Q.1 (a) The battle of Plassey was “not a great battle but a great betrayal.” Comment.
The Battle of Plassey was a decisive victory of the British East India Company over the Nawab of Bengal, Sirajudaullah on 23 June 1757.
Before the battle, British, worried about being outnumbered and also French help to Nawab, formed a conspiracy mainly with Siraj-ud-Daulah’s demoted army chief Mir Jafar, along with others such as Yar Lutuf Khan, Jagat Seths, Omichund and Rai Durlabh.
Popular discontent against the Nawab flourished in his own court. The Seths, the traders of Bengal, were in perpetual fear for their wealth under the reign of Siraj, contrary to the situation under Alivardi’s reign.
William Watts, the Company representative at the court of Siraj, informed Clive about a conspiracy at the court to overthrow the ruler. The conspirators included Mir Jafar, Rai Durlabh, Yar Lutuf Khan Jagat Seths and Omichund, a merchant and several officers in the army.
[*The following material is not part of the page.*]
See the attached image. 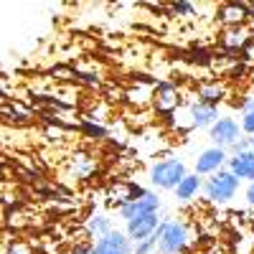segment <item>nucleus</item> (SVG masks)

When communicated in this regard by Mir Jafar, Clive referred it to the select committee in Calcutta. The committee passed a resolution in support of the alliance. A treaty was drawn between the British and Mir Jafar to raise him to the throne of the Nawab in return for support to the British in the field of battle and the bestowal of large sums of money upon them as compensation for the attack on Calcutta.
On 23rd June 1757 was the Battle of Plassey fought between the armies of Siraj-ud-daula and Clive. The Nawab’s army contained 50,000 infantry, 28,000 Cavalry and Clive’s army consisted only 3,000 men including English Soldiers. Out of three division of Nawab, One division was commanded by Mir Jafar. From the beginning of the battle, Mir Jafar, Rai Durlabh and Yar Lutuf Khan assembled their troops near the battlefield but made no move to actually join the battle.
Siraj, who distrusted his generals and had already been warned of impending defeat by his astrologer (who had possibly been bribed), lost his nerve when Mir Jafar advised retreat. Siraj fled on a fast camel. His demoralized army followed suit. He was killed by Miran, the son of Mirzafar.
The battle of Plassey was not important from the military view-point. It was a mere skirmish. No military superiority was shown by the English army. The Nawab’s camp was deserted that lead to victory of Lord Clive. Lord Clive’s diplomacy excelled which assured win even before the real battle. He won the battle almost without fighting. The battle was not won by military might but deceit. According to some historians: it was a transaction in which the bankers of Bengal and Mir Jafar sold out Nawab to the English.”
Hence, the battle was Plassey was not a great battle but a great betrayal.